Tous les albums des Apartments ne sont, eux, pas disponibles sur Spotify; et en Europe, vous collaborez avec le petit label indépendant Microcultures. Vous êtes dans un sens old fashion…

Je suis old school, comme la scène indie le fut à une époque. Avec Microcultures, ce qui s’est passé, c’est que j’avais cet album prêt à être enregistré, No Song, No Spell, No Madrigal. Je pensais le sortir, et que ce serait la dernière chose que je ferais. Car je devais le publier. Pour moi, cette collection était un moyen d’honorer mon fils; j’avais écrit ces chansons, et si personne ne pouvait les écouter, il n’y aurait pas de souvenirs de la vie de mon fils.

Les chansons de «No Song, No Spell, No Madrigal» sont en effet extrêmement personnelles et intimes. Etait-ce difficile au début de les jouer face à un public ne connaissant pas forcément la tragédie que vous aviez vécue?

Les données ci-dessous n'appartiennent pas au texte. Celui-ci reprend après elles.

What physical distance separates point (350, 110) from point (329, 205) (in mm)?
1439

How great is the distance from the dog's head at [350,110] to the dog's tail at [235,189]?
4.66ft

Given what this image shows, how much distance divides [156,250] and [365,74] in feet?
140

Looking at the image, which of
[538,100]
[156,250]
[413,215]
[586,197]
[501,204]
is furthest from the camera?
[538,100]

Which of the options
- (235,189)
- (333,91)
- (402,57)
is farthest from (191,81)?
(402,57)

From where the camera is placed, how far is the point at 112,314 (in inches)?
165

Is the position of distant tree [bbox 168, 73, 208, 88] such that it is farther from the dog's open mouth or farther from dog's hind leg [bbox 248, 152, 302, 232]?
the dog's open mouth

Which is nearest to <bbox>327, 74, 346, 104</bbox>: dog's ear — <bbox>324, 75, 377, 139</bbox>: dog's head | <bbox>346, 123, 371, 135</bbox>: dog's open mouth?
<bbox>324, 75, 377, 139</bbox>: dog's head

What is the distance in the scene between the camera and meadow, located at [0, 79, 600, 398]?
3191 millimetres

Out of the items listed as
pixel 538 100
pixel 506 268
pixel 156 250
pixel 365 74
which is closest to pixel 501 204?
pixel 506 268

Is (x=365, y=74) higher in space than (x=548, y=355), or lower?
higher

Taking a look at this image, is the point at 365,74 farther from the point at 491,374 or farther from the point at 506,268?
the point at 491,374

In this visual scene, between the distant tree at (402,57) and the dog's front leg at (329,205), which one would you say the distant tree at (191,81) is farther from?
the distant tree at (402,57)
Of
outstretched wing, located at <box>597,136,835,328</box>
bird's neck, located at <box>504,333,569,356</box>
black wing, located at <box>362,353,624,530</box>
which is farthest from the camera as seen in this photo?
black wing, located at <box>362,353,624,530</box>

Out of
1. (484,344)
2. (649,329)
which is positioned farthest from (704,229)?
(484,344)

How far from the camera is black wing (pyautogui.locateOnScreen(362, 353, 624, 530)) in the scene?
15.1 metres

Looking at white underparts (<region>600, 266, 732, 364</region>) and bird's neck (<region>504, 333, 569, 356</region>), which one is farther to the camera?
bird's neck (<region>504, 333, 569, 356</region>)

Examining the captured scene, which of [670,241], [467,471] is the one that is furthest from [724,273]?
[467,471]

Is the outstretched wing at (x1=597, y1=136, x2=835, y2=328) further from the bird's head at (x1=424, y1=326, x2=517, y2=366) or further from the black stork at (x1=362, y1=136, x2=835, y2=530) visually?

J’ai un jour dit à un ami très proche que je n’avais pas le droit de faire ça; pourquoi ma vie continuait alors que celle de mon fils s’était arrêtée? Et il m’a répondu qu’il fallait que je le fasse, car c’est ce que je suis. C’est un homme très sage, adorable, et je l’ai écouté. Et c’est ce que je fais depuis: j’essaie d’aller de l’autre côté de quelque chose, je ne sais pas trop quoi. Ce n’est peut-être pas une très bonne explication, mais voilà.

Vous dites que vous ne choisissez pas les chansons, que ce sont les chansons qui vous choisissent. Vous attendez qu’une idée surgisse et à partir de là vous élaborez un morceau?

C’est exactement ça! J’aimerais pouvoir être un songwriter plus discipliné, mais j’ai encore une chance de changer, qui sait… J’ai toujours admiré des gens comme Burt Bacharach et Hal David, qui pouvaient s’enfermer dans une salle du Brill Building – à une époque où il y avait des songwriters qui composaient des hits pour les autres – et étaient capables en une journée de composer un morceau pouvant émouvoir toutes les personnes possédant un cœur. Nick Cave a un bureau: il y va pour 9 heures et il le quitte à 17 heures. Le peintre américain Chuck Close a dit, lui, que si vous attendez l’inspiration, vous ne travaillez pas. Eh bien, disons que cela fait un moment que je suis au chômage.